--- Data records ---

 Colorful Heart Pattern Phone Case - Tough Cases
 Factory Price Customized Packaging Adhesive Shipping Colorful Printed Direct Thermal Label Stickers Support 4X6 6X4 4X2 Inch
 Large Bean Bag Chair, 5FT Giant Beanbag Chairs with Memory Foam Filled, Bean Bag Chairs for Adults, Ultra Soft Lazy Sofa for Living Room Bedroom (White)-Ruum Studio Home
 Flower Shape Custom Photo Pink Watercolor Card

---
--- Data records ---

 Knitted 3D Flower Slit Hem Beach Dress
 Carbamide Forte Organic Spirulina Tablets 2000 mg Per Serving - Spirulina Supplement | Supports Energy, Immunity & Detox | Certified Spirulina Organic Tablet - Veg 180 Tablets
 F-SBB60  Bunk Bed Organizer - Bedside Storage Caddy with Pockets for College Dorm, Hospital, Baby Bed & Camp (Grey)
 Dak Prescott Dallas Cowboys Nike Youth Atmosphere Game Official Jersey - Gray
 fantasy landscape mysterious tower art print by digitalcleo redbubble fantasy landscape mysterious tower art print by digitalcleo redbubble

---

** What needs to be done **
Rewrite the rows from the one holding "Colorful Heart Pattern" through the one holding "Factory Price Customized", inclusive, replacing "Colorful" with "Vibrant" and keeping everything else the same.

** Response for this exercise **
 Vibrant Heart Pattern Phone Case - Tough Cases
 Factory Price Customized Packaging Adhesive Shipping Vibrant Printed Direct Thermal Label Stickers Support 4X6 6X4 4X2 Inch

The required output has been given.